En étant utilisée pour des tâches allant de la navigation autonome des vaisseaux spatiaux et de l’analyse des données à l’optimisation de l’utilisation des ressources et au soutien des découvertes scientifiques, la technologie permet des missions spatiales plus efficaces, autonomes et éclairées.

Par exemple, la NASA explore le pouvoir de l’IA depuis de nombreuses années. Des rovers autonomes sur Mars aux initiatives renforcées par l’IA pour trouver de nouvelles exoplanètes, l’agence utilise cette technologie pour améliorer sa compréhension de l’espace.

Récemment, l’agence fédérale américaine a montré comment l’IA peut aider les vaisseaux spatiaux en orbite à collecter des données plus ciblées. L’IA a permis à un satellite de prévoir son orbite pour la première fois, de traiter et d’évaluer des images avec l’IA, et de décider où cibler un instrument, le tout en moins de deux minutes et sans intervention humaine.

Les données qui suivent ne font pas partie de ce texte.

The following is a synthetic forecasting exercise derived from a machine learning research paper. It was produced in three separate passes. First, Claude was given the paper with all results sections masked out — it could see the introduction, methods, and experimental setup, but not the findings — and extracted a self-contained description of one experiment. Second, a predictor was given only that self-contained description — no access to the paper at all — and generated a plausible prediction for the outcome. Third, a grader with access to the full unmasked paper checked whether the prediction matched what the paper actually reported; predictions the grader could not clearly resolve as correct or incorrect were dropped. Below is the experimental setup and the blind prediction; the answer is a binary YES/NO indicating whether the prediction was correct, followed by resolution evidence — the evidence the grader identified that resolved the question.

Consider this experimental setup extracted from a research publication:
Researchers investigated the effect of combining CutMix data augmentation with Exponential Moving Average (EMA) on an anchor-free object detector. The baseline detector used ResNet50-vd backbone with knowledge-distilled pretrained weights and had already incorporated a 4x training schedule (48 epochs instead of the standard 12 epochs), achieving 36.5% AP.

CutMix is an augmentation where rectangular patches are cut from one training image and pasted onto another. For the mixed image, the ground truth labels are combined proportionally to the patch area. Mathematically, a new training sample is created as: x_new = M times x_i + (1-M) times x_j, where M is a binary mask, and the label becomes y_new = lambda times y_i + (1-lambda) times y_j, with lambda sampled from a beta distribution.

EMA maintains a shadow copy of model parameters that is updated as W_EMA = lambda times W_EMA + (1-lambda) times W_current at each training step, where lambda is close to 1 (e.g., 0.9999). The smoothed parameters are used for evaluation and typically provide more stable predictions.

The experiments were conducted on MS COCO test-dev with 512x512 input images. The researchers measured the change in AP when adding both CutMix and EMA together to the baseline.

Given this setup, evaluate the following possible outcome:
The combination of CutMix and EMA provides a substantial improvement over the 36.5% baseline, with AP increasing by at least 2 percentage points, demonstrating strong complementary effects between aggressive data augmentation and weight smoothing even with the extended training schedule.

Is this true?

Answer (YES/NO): NO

« L’idée est de faire agir le vaisseau spatial comme un humain : au lieu de simplement voir les données, il réfléchit à ce que les données montrent et à la façon de réagir », a déclaré Steve Chien, un associé technique en IA au Jet Propulsion Laboratory (JPL) de la NASA et investigateur principal du projet Dynamic Targeting.

Il y a quelques années, SpaceX d’Elon Musk a également lancé un satellite équipé de l’IA pour permettre au vaisseau spatial de participer à des missions dans l’espace profond.

Entre-temps, les scientifiques ont déchiffré les secrets de la météorite à l’aide de cette technologie. Cette matière particulière remet en question les règles du flux de chaleur en agissant à la fois comme un cristal et comme du verre.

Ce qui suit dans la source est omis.